**GOAL:** Could you substitute "lens" for every "camera" in the items below and leave everything else unchanged?
....
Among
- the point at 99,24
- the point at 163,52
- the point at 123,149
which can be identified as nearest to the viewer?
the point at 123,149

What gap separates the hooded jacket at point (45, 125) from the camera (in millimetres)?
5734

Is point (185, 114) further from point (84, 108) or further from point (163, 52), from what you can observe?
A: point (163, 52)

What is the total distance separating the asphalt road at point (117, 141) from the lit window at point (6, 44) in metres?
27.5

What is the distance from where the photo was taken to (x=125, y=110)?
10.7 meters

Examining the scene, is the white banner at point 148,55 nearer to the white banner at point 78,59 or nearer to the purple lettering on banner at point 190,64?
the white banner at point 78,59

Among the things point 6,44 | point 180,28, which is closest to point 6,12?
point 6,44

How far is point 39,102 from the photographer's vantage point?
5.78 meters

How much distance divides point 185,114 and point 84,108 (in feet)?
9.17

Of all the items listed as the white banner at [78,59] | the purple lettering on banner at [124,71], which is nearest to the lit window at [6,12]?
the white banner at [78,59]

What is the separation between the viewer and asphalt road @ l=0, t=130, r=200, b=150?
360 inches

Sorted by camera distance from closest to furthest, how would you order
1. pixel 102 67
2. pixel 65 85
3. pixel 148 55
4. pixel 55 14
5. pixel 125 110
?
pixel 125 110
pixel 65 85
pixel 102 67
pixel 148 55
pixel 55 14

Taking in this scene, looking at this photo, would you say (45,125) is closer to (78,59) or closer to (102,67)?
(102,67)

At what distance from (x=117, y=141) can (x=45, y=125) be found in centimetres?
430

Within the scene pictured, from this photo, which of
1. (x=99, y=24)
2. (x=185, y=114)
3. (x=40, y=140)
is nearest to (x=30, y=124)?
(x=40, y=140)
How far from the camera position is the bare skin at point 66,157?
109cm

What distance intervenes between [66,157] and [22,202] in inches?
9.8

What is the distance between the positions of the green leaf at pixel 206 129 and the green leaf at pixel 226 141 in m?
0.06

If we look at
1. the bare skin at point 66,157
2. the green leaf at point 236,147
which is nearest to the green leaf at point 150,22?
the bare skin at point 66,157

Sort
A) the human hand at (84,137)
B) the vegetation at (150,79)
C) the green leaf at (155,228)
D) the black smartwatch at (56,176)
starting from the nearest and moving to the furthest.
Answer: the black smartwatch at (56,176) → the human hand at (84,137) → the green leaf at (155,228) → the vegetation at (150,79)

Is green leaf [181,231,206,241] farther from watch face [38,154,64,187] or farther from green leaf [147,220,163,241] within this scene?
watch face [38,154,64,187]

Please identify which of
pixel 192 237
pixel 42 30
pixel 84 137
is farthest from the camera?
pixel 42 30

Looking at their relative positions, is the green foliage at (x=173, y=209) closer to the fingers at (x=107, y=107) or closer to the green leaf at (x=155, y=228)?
....
**TASK ANSWER:**
Among
- the point at 99,24
- the point at 163,52
- the point at 123,149
which can be identified as nearest to the viewer?
the point at 123,149

What gap separates the hooded jacket at point (45, 125) from the lens (in millimetres)?
5734

Is point (185, 114) further from point (84, 108) or further from point (163, 52), from what you can observe?
A: point (163, 52)

What is the total distance separating the asphalt road at point (117, 141) from the lit window at point (6, 44) in metres?
27.5

What is the distance from where the photo was taken to (x=125, y=110)?
10.7 meters

Examining the scene, is the white banner at point 148,55 nearer to the white banner at point 78,59 or nearer to the purple lettering on banner at point 190,64?
the white banner at point 78,59

Among the things point 6,44 | point 180,28, which is closest to point 6,12?
point 6,44

How far is point 39,102 from the photographer's vantage point?
5.78 meters

How much distance divides point 185,114 and point 84,108 (in feet)?
9.17

Of all the items listed as the white banner at [78,59] | the purple lettering on banner at [124,71], which is nearest to the lit window at [6,12]?
the white banner at [78,59]

What is the separation between the viewer and asphalt road @ l=0, t=130, r=200, b=150?
360 inches

Sorted by lens distance from closest to furthest, how would you order
1. pixel 102 67
2. pixel 65 85
3. pixel 148 55
4. pixel 55 14
5. pixel 125 110
?
pixel 125 110
pixel 65 85
pixel 102 67
pixel 148 55
pixel 55 14

Taking in this scene, looking at this photo, would you say (45,125) is closer to (78,59) or closer to (102,67)?
(102,67)

At what distance from (x=117, y=141) can (x=45, y=125) be found in centimetres?
430

Within the scene pictured, from this photo, which of
1. (x=99, y=24)
2. (x=185, y=114)
3. (x=40, y=140)
is nearest to (x=30, y=124)?
(x=40, y=140)
How far from the lens position is the bare skin at point 66,157?
109cm

What distance intervenes between [66,157] and [22,202] in inches?
9.8

What is the distance between the positions of the green leaf at pixel 206 129 and the green leaf at pixel 226 141 in m?
0.06

If we look at
1. the bare skin at point 66,157
2. the green leaf at point 236,147
which is nearest to the green leaf at point 150,22?
the bare skin at point 66,157

Sort
A) the human hand at (84,137)
B) the vegetation at (150,79)
C) the green leaf at (155,228)
D) the black smartwatch at (56,176)
starting from the nearest and moving to the furthest.
Answer: the black smartwatch at (56,176) → the human hand at (84,137) → the green leaf at (155,228) → the vegetation at (150,79)

Is green leaf [181,231,206,241] farther from watch face [38,154,64,187] or farther from green leaf [147,220,163,241] within this scene?
watch face [38,154,64,187]

Please identify which of
pixel 192 237
pixel 42 30
pixel 84 137
is farthest from the lens?
pixel 42 30

Looking at their relative positions, is the green foliage at (x=173, y=209) closer to the fingers at (x=107, y=107) or closer to the green leaf at (x=155, y=228)?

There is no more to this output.